- STATED TASK A
Translate this sentence from the Esengül profile into Spanish: "Her published works in the 1970s broke sales records in Turkey."
- STATED TASK B
According to the Esengül profile, in what part of Istanbul did the singer die?
- STATED TASK C
Transcribe the part of the Esengül profile that begins at the words "Esen Ağan (24" and stops after "records in Turkey.".

:: READING PASSAGE ::

- Born: Esen Ağan 24 September 1954 Istanbul, Turkey
- Died: 18 April 1979 (aged 24) Ataköy, Bakırköy, Istanbul
- Genres: Arabesque
- Occupation: Singer
- Years active: 1971–1979
- Labels: Şahinler (1971) Gurundik (1972) Taç (1972–1979) İstanbul (1975) Uzelli (1975–1979) Türküola (1976)

= Esengül =

Esen Ağan (24 September 1954 – 18 April 1979), better known by her stage name Esengül, was a Turkish singer. Her published works in the 1970s broke sales records in Turkey.

:::
:: SUPPLIED MATERIAL ::

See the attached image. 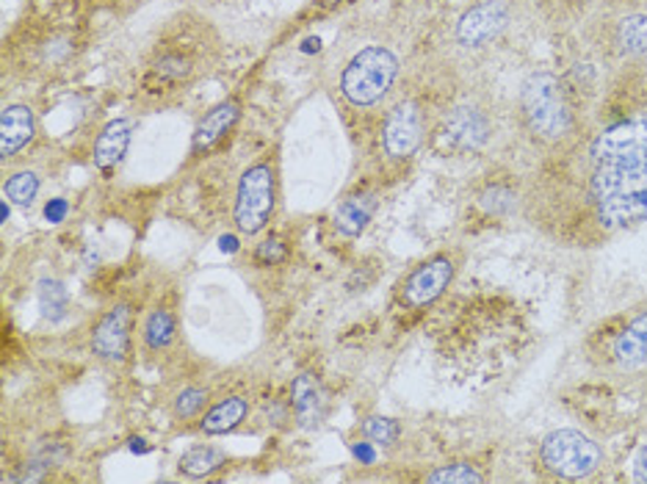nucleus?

:::

- WRITTEN REPLY A
Sus obras publicadas en la década de 1970 batieron récords de ventas en Turquía.

- WRITTEN REPLY B
Ataköy, Bakırköy.

- WRITTEN REPLY C
Esen Ağan (24 September 1954 – 18 April 1979), better known by her stage name Esengül, was a Turkish singer. Her published works in the 1970s broke sales records in Turkey.